Feeling down? In a funk? Black dog humping your leg? Then spend an evening with Anna Mann, the actor for whom all the world’s a stage of grief.
Colin Hoult—who you might recognise from TV's Derek and Being Human—plays Ms Mann, who you might recognise from her long career in brief theatrical runs. Unlike other therapists, Mann takes a tough luvvie approach. After attending (and taking over) a group session, she has turned her fellow depressives into characters, and their lives into sketches or vignettes. It’s group therapy as a one-woman show. (Well, she does have two buff stagehands, but they tend to suffer in silence.)
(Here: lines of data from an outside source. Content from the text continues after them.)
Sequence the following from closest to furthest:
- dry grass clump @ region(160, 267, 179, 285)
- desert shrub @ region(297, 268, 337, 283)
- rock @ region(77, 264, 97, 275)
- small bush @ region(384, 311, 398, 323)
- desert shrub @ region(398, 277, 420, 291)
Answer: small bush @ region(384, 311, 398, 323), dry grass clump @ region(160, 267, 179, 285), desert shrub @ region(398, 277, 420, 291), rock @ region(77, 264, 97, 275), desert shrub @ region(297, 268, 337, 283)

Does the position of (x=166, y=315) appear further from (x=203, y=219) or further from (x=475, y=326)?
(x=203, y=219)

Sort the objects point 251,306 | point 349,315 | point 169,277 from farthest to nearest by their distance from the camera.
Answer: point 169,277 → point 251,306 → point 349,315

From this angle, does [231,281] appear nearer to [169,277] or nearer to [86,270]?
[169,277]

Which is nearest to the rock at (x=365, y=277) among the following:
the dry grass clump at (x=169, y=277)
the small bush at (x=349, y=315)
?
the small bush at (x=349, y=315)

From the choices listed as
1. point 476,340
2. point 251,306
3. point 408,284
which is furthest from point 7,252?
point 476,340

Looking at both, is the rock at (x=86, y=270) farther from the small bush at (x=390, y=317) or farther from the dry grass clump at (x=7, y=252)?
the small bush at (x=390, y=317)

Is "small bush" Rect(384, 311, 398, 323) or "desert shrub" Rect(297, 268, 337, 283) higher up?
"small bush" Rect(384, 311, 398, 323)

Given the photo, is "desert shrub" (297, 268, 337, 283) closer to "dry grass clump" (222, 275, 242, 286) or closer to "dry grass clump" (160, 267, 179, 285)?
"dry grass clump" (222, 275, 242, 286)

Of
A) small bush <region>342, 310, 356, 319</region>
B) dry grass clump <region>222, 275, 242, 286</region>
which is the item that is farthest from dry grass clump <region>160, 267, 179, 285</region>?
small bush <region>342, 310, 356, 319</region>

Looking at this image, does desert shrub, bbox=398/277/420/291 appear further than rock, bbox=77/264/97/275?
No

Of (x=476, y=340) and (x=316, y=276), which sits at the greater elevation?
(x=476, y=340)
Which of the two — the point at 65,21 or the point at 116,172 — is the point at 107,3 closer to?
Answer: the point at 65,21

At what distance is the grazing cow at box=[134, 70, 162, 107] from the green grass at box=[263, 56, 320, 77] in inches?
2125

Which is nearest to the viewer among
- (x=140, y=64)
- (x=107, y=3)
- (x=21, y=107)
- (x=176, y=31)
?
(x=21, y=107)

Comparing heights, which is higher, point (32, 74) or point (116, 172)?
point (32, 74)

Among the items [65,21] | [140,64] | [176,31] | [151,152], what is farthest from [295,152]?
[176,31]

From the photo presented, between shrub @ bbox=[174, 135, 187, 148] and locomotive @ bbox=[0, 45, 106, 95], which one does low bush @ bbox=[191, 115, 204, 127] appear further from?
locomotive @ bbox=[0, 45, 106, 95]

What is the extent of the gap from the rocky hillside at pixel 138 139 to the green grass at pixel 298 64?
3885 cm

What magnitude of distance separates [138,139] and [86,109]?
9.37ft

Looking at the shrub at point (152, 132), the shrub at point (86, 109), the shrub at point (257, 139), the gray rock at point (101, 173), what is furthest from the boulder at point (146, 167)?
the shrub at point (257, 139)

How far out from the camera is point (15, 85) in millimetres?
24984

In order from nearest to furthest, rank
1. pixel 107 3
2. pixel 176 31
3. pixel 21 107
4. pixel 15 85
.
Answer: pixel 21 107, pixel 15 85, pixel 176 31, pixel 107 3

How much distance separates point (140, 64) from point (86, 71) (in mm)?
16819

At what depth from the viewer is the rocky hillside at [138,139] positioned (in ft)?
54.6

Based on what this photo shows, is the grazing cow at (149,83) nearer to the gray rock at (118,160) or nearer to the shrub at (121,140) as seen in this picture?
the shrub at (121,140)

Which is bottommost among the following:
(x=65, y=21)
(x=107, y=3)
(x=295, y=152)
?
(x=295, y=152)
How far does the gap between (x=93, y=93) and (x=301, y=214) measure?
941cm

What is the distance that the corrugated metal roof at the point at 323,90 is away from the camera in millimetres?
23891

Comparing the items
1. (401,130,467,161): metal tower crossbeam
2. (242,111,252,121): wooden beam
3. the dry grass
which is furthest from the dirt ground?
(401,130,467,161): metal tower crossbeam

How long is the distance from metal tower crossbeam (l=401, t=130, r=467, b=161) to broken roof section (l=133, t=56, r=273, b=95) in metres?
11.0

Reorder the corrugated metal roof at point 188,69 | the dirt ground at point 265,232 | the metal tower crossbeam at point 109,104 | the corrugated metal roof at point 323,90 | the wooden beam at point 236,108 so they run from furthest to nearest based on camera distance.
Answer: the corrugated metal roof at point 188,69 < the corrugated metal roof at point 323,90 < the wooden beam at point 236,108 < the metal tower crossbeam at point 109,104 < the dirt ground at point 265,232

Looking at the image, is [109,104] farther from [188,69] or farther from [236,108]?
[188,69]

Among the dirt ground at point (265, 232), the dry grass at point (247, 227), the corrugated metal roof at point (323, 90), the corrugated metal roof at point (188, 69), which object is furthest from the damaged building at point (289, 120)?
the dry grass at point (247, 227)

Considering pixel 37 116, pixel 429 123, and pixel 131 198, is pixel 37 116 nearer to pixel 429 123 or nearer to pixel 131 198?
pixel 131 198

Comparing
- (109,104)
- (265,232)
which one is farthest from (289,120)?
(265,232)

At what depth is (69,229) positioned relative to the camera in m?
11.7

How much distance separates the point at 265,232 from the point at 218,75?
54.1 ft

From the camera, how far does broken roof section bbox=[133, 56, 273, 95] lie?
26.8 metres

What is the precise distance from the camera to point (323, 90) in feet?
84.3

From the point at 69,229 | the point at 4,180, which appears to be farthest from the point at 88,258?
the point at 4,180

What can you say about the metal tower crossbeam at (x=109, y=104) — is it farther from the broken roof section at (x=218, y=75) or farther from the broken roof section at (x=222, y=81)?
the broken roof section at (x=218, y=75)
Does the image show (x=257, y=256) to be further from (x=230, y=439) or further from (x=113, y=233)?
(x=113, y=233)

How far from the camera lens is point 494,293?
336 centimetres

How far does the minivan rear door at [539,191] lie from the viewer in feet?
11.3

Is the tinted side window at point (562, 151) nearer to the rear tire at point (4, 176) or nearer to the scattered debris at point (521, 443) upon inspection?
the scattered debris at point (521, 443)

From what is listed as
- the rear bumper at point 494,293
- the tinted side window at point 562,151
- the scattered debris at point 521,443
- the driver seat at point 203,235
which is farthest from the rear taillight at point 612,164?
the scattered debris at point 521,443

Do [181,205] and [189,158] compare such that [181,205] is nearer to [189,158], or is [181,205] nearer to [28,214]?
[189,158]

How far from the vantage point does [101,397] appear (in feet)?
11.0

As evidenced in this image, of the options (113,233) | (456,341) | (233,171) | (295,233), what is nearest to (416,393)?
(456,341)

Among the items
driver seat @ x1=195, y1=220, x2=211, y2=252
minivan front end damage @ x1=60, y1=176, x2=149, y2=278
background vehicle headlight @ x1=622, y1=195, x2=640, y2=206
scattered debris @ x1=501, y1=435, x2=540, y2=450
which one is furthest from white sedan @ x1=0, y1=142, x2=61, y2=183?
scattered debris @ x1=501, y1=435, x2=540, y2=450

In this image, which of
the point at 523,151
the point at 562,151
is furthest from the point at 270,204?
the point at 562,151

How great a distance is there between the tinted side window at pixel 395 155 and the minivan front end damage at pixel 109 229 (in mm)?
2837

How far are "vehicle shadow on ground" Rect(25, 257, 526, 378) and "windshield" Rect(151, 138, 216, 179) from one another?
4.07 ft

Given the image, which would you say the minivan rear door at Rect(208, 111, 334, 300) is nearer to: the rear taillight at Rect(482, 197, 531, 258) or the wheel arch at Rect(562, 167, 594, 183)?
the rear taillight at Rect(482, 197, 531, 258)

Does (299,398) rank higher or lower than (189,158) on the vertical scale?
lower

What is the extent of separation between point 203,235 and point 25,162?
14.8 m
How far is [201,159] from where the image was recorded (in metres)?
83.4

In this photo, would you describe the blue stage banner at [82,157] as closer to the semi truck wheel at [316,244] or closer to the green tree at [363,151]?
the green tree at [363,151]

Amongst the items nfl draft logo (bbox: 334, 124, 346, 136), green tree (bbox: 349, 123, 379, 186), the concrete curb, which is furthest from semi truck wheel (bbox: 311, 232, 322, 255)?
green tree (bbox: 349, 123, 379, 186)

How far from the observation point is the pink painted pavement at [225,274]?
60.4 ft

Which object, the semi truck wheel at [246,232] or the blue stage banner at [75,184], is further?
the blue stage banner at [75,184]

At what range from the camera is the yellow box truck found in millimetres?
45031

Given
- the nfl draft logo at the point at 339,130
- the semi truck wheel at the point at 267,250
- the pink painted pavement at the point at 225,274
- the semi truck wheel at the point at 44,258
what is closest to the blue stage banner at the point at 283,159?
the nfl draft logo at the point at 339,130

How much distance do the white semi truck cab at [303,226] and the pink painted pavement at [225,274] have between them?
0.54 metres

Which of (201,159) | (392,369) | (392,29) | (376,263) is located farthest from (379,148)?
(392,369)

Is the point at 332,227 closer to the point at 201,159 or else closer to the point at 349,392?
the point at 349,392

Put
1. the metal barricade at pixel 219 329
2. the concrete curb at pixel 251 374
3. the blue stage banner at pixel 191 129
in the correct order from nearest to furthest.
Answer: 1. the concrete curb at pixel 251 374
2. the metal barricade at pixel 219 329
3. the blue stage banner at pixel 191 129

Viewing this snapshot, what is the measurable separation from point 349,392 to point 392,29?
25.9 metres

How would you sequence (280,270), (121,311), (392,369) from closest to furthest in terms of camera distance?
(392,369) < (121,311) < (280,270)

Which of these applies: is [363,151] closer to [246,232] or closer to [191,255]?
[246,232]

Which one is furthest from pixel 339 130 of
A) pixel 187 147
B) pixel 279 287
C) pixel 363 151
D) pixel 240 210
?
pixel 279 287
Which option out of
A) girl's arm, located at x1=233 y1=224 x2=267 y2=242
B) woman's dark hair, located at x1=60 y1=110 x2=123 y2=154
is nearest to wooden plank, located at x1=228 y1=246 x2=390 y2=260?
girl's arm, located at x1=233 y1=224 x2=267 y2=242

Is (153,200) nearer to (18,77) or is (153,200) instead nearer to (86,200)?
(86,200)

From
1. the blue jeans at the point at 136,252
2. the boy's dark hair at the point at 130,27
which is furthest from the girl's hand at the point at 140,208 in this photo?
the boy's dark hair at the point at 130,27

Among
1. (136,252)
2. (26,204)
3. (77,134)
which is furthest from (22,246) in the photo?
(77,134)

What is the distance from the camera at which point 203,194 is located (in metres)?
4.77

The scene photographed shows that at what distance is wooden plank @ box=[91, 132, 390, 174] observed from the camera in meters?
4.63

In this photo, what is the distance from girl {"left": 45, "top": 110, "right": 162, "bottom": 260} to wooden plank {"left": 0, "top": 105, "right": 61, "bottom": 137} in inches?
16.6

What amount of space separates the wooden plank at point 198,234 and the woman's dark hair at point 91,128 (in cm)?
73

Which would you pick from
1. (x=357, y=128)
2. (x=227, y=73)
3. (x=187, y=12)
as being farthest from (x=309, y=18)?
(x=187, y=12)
A word of warning from Mann herself: if you are actually suffering, don’t expect to be cured by the end of the show. The set-up is an excuse to indulge in some old-school thespianism. Every character is introduced with a costume change, some interpretive dance and an anecdote from Mann’s time treading the boards and stepping on people’s throats.
Hoult is smart at quickly defining his cast of lonely characters, each small detail making them small in their own way, but Mann is his most expansive creation: a dinosaur who ruled back on Play for Today. The edgy title and tart host might suggest it’s going to be harder than it is, but in truth A Sketch Show for Depressives is inclusive and deeply silly. It all hits its peak in a skit that could be called ‘Watch out, Werner Herzog’s About’.
Mann might not cure your depression, but she will make you laugh.